- [DOCUMENT SEGMENT]:
Broadcom Outlines Optical Scale-Up Strategy for AI Fabrics, Backs New OCI MSA
At the Optica Executive Forum in Los Angeles on Monday, Broadcom’s Near Margalit argued that the next phase of AI infrastructure design will depend on treating scale-up and scale-out more as a continuum rather than as isolated network domains. His central point was that conventional Clos-based scale-out architectures become increasingly inefficient as XPU cluster sizes rise, requiring multiple switching layers, large numbers of optical transceivers, extensive connectivity, and significant power just to move data across the fabric.
Margalit said one way to reduce that complexity is to expand the scale-up domain itself and use Ethernet-based technology to make it part of the larger system fabric. Instead of treating every GPU or accelerator as an independent endpoint in the scale-out network, he suggested operators can think in terms of pods. In his example, if a pod contains roughly 1,000 XPUs, then a million-XPU system could be built from 1,000 such pods, with the broader network designed around pod-level interconnection rather than direct node-by-node scaling. The goal is to reduce the number of layers needed in the scale-out fabric while preserving the high-bandwidth, low-latency characteristics required inside the scale-up domain.
A major part of his presentation focused on the optical interconnect choices needed to make that possible. He said copper alone will struggle to extend to 1,000-node or larger scale-up networks, pushing the industry toward optics. But he also argued that not every optical path is practical. Traditional DR-style optics, moving from 100G to 200G and now 400G per fiber, are following the IEEE roadmap but may be difficult to extend much further efficiently. Margalit said scale-up networks are especially sensitive because their bandwidth demands are roughly an order of magnitude greater than scale-out networks, making every picojoule per bit matter. He estimated that even with low-power optics, total I/O energy can approach 10 pJ/bit once both the optics and the copper SerDes reach are included.
He also walked through the tradeoffs between “slow and wide,” “fast and wide,” and very wide optical approaches. Wide wavelength-comb architectures can lower power, he said, but they introduce complexity in laser sources and control structures. By contrast, a “fast and wide” approach—such as 16 wavelengths at 400G—would imply 6.4 Tbps per port and would require a 6.6 Pb/s switch for a 1024-radix design, far beyond today’s commercially available silicon. On another extreme, very low-speed, very wide optical schemes may reduce energy, but they create a fiber-management problem because true scale-up networks require large-scale shuffling and connectorization, not simple point-to-point links. In that case, fiber count becomes the limiting factor.

- [WORK TASK]:
Write the next part of the article on Broadcom's optical scale-up strategy for AI fabrics, starting right after its final paragraph.

Stored items:
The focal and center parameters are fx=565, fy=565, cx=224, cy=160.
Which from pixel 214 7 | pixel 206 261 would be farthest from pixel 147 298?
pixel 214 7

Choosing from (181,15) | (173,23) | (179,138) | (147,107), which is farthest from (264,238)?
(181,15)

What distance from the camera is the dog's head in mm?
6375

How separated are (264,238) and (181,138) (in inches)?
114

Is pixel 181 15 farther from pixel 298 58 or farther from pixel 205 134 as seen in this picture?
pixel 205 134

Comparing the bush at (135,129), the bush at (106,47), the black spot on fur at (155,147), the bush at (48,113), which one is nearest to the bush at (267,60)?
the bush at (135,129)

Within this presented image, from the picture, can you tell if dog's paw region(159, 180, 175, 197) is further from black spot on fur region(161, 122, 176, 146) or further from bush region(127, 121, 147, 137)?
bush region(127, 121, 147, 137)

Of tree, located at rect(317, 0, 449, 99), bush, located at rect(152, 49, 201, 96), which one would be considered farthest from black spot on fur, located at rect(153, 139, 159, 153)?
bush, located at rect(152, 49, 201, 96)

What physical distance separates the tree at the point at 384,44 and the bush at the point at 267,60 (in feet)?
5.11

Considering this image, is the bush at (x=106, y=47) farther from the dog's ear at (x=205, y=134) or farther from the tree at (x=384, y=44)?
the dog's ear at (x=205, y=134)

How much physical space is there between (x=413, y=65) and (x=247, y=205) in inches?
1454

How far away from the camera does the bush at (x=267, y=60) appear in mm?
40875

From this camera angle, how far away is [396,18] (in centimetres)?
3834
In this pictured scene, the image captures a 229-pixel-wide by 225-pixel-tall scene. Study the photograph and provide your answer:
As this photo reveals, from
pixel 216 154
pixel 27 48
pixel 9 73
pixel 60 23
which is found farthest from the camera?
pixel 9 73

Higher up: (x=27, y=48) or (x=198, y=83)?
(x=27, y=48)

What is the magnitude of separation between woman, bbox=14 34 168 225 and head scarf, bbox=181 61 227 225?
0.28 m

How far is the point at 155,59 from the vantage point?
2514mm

- [EXERCISE RESULT]:
Broadcom’s proposed middle path is to reduce fiber cost without sacrificing radix by using bidirectional transmission on a single fiber and by matching bandwidth-per-fiber to practical switch sizes. Margalit described this as an “easy win,” noting that BiDi is already well understood in other markets. His rule of thumb was that 100 Tb/s-class switches align more naturally with roughly 200G per fiber, while 200 Tb/s switches align with roughly 400G per fiber. That framing underpins the newly announced Optical Compute Interconnect MSA, or OCI MSA, which Broadcom launched with a group of high-profile partners to define an optical scale-up architecture built around open standards, low-speed NRZ signaling, conventional DFB lasers, and Ethernet-based operation across larger AI domains.
Key points
- Broadcom argued that conventional “fast and narrow” optical scale-up at 400G per fiber runs into practical scaling limits beyond 400G.
- A “fast and wide” model at 6.4 Tb/s per fiber would imply a 6.6 Pb/s switch for 1024-radix connectivity, which the company characterized as 64x larger than any commercially available switch.
- A “really wide” approach at 20G per fiber could sharply increase fiber count, with one slide warning of roughly 20x more fiber cores than a more balanced alternative.
- Broadcom proposed BiDi as a way to reduce fiber cost while preserving radix, allowing one fiber to carry traffic in both directions.
- The company’s bandwidth-per-fiber roadmap slide mapped about 200G/fiber to 100T-class switching, 400G/fiber to 200T, and 800G/fiber to 400T.
- A final slide highlighted the formation of the OCI-MSA on March 12, 2026, with founding members shown as Meta, Microsoft, OpenAI, AMD, Broadcom, and NVIDIA.
- Broadcom positioned OCI-MSA as a framework to move optical scale-up from in-rack deployments to multi-rack and multi-row AI systems.
“The switch and the optics have to be married together, and they have to match. You can’t get one ahead of the other one if you want to maintain radix and bandwidth.”